One of the commonly accepted metaphors used in the field of psychotherapy for learning new approaches and gaining new training is the idea of building a therapeutic toolbox. I have always struggled with this idea and have now gotten to the point that I want to challenge this frequently used metaphor. In this video I share my perspective on this and what I think we should be doing instead.
There are mixed elements in the transition to the idea of a language. There are certainly positives in terms of ongoing fluency and need for continued practice and growth. On the other hand, a linguist who is truly bilingual will have developed their mind to look at the world in different ways and be able to use these ways in different contexts. English comes with it certain assumptions. Hungarian lacks elements of possessiveness. The language of the Eskimo recognizes the diversity we call snow. Being a linguist is hard but does allow the person to shift their mind in ways appropriate for what is being encountered.
Thanks for the comment Christopher. The shift from thinking of training in these approaches (in this case SFBT) as a language instead of a tool for a tool box is an important one. Even with the points you mention about language having their own assumptions, as this is also true for each psychotherapy approach having their own assumptions as well.
I enjoyed the video, and have struggled with the same thoughts – this idea of just adding another tool to the toolbox. With your metaphor of a language, I do wonder about the ability to speak the language of the client. If I’m fluent in English, and someone asks me to speak with a primarily Spanish speaking individual that might be a difficult conversation. If I could speak a little Spanish, my ability to help that individual could be greatly improved. As you stated in your comment to Chris, approaches come with different assumptions. I think clients have different views of the world as well. In working with juveniles for instance, while being solution focused or looking at making a change might be needed, there may be skill gaps that exist – so would some cognitive approach to building that skill be the thing that is needed more urgently. Basically, I tend to agree with your thoughts about language being more important than a toolbox approach, but wonder if that oversimplifies it. I don’t have a better metaphor, just wondering aloud.

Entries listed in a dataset
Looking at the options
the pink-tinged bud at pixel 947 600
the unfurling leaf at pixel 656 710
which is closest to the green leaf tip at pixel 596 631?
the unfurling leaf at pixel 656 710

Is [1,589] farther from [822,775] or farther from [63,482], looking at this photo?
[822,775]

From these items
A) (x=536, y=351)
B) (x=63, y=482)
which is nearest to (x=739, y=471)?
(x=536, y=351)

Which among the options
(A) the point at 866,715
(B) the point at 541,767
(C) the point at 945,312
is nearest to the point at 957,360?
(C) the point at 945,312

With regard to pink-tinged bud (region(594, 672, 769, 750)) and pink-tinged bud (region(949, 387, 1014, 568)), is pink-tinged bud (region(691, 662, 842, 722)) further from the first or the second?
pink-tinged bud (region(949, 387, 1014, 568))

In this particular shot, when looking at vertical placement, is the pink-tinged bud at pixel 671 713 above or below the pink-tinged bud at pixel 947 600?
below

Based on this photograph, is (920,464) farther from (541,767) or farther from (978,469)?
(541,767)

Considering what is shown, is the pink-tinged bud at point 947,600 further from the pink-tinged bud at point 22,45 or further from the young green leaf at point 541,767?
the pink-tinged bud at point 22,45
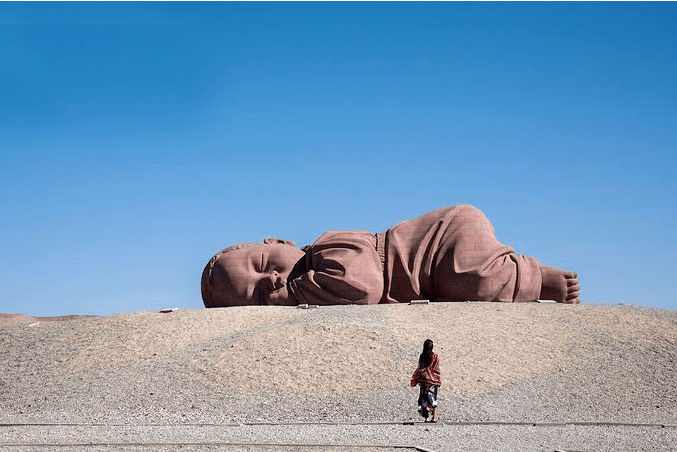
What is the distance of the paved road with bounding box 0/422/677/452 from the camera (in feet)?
38.9

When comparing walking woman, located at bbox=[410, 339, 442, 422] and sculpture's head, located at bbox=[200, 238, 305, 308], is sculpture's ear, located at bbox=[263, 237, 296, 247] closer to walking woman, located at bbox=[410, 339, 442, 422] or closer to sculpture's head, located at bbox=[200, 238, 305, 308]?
sculpture's head, located at bbox=[200, 238, 305, 308]

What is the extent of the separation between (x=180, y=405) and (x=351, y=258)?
9.22 meters

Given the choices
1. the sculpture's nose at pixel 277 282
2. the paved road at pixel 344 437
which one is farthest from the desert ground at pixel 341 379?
the sculpture's nose at pixel 277 282

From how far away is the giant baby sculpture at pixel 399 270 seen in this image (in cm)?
2386

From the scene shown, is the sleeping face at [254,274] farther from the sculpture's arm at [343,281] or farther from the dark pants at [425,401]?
the dark pants at [425,401]

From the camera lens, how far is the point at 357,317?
68.8ft

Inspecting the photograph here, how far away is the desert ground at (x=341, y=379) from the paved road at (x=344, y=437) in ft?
0.14

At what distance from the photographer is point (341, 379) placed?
17312mm

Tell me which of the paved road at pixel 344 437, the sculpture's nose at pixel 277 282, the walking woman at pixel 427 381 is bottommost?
the paved road at pixel 344 437

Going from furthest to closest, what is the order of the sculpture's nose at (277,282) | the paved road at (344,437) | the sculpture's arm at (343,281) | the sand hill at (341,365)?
1. the sculpture's nose at (277,282)
2. the sculpture's arm at (343,281)
3. the sand hill at (341,365)
4. the paved road at (344,437)

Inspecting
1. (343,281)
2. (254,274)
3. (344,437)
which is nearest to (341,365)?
(344,437)

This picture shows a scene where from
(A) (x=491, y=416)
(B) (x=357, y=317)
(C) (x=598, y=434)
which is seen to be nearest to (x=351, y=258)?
(B) (x=357, y=317)

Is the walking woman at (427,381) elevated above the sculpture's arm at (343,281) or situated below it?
below

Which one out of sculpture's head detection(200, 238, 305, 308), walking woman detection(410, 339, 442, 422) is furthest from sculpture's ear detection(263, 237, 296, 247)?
walking woman detection(410, 339, 442, 422)
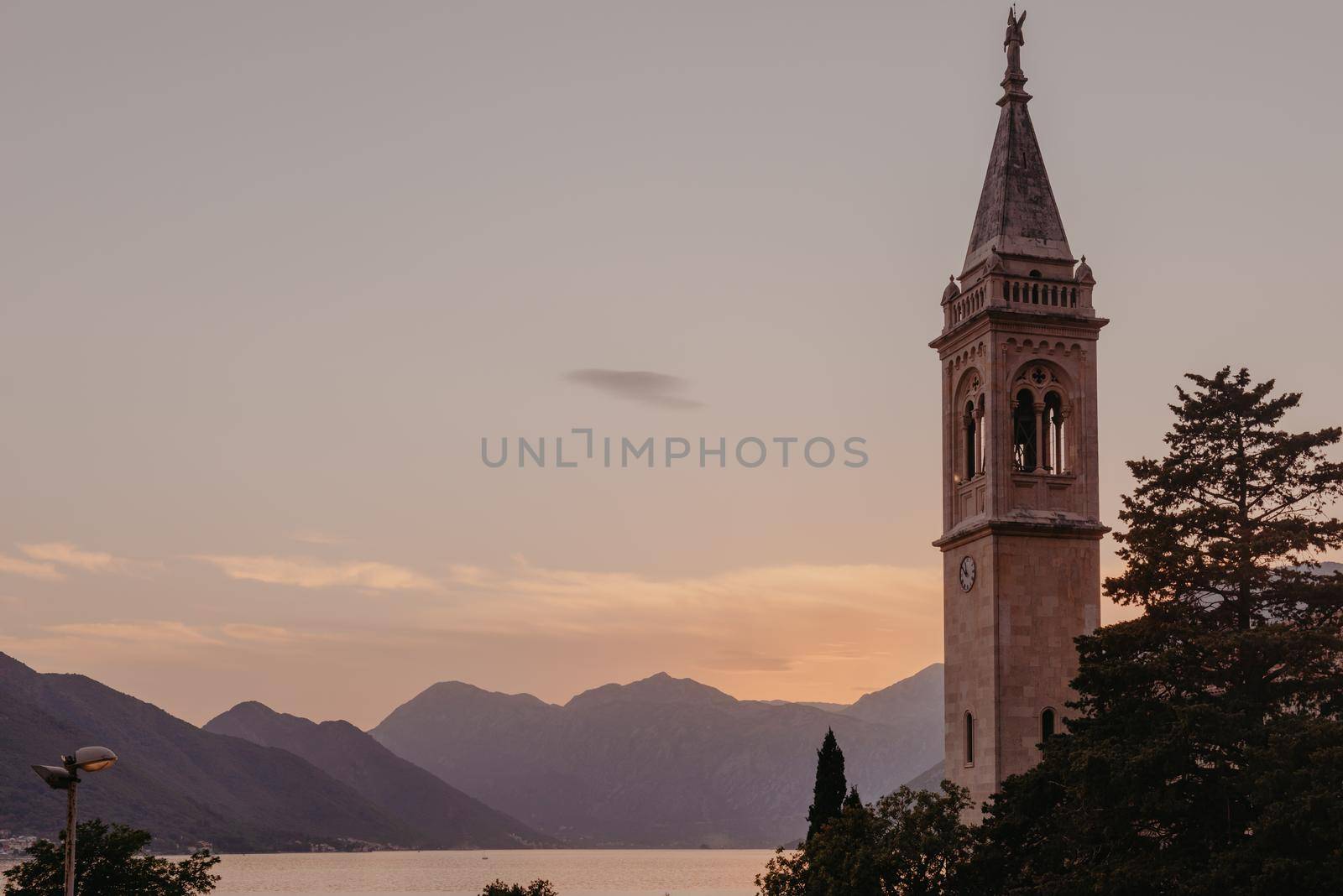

## Problems and tasks
(a) In the toolbox discussion, which language is said to lack elements of possessiveness?
(b) Copy the part of the toolbox discussion starting with "One of the commonly" and going on through "be doing instead.".

## Results for the exercise
(a) Hungarian

(b)
One of the commonly accepted metaphors used in the field of psychotherapy for learning new approaches and gaining new training is the idea of building a therapeutic toolbox. I have always struggled with this idea and have now gotten to the point that I want to challenge this frequently used metaphor. In this video I share my perspective on this and what I think we should be doing instead.